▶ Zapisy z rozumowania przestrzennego
+ + + +
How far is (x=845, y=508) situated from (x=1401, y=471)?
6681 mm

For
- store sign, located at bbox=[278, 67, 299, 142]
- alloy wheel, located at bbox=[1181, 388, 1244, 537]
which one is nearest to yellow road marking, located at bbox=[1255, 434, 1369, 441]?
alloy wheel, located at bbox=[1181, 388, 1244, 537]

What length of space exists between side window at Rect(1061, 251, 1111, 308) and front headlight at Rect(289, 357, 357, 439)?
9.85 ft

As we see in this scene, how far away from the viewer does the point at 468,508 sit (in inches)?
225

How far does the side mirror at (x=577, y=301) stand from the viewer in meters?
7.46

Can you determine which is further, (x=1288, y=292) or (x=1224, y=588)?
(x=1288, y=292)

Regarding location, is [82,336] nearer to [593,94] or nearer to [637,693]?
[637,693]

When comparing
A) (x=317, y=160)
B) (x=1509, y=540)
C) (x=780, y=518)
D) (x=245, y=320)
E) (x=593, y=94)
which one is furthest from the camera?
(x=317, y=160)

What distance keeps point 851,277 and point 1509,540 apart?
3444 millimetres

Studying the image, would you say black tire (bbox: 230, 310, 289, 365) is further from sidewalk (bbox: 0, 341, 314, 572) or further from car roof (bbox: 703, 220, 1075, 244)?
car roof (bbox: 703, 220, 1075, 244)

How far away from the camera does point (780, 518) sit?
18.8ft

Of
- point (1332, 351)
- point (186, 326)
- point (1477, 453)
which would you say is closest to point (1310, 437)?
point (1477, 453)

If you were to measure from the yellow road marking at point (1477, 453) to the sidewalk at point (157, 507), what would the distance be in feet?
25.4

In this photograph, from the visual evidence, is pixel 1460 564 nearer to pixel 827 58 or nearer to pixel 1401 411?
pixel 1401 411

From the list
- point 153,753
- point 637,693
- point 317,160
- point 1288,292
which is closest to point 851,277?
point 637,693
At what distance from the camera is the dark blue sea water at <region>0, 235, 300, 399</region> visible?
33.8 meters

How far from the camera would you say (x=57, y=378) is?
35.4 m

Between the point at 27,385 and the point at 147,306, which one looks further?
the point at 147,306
+ + + +
▶ CO NALEŻY ZROBIĆ
Podaj ponownie wszystkie wiersze zamieszczone powyżej, bez żadnych zmian.

▶ ROZWIĄZANIE ZADANIA
How far is (x=845, y=508) situated from (x=1401, y=471)?
6681 mm

For
- store sign, located at bbox=[278, 67, 299, 142]
- alloy wheel, located at bbox=[1181, 388, 1244, 537]
which one is nearest to yellow road marking, located at bbox=[1255, 434, 1369, 441]?
alloy wheel, located at bbox=[1181, 388, 1244, 537]

What length of space exists between side window at Rect(1061, 251, 1111, 308) and front headlight at Rect(289, 357, 357, 439)?
9.85 ft

As we see in this scene, how far away from the viewer does the point at 468,508 sit (in inches)?
225

How far does the side mirror at (x=577, y=301) stand from the viewer in meters?
7.46

Can you determine which is further, (x=1288, y=292) or (x=1224, y=588)?
(x=1288, y=292)

Regarding location, is [82,336] nearer to [593,94] or nearer to [637,693]?
[637,693]

When comparing
A) (x=317, y=160)
B) (x=1509, y=540)
C) (x=780, y=518)
D) (x=245, y=320)
E) (x=593, y=94)
which one is furthest from the camera?
(x=317, y=160)

What distance keeps point 851,277 and point 1509,540 apart?
3444 millimetres

Studying the image, would you say black tire (bbox: 230, 310, 289, 365) is further from sidewalk (bbox: 0, 341, 314, 572) or further from car roof (bbox: 703, 220, 1075, 244)?
car roof (bbox: 703, 220, 1075, 244)

How far away from the camera does point (780, 518) sit?
18.8ft

Of
- point (1332, 351)
- point (186, 326)
- point (1477, 453)
which would you say is closest to point (1310, 437)?
point (1477, 453)

If you were to measure from the yellow road marking at point (1477, 453) to the sidewalk at point (157, 507), what would the distance be in feet?
25.4

In this photograph, from the visual evidence, is pixel 1460 564 nearer to pixel 827 58 or nearer to pixel 1401 411?
pixel 1401 411

From the list
- point 153,753
- point 637,693
- point 317,160
- point 1288,292
which is closest to point 851,277?
point 637,693
At what distance from the camera is the dark blue sea water at <region>0, 235, 300, 399</region> visible?
33.8 meters

How far from the camera would you say (x=57, y=378) is?
35.4 m

Between the point at 27,385 and the point at 147,306, which one looks further?
the point at 147,306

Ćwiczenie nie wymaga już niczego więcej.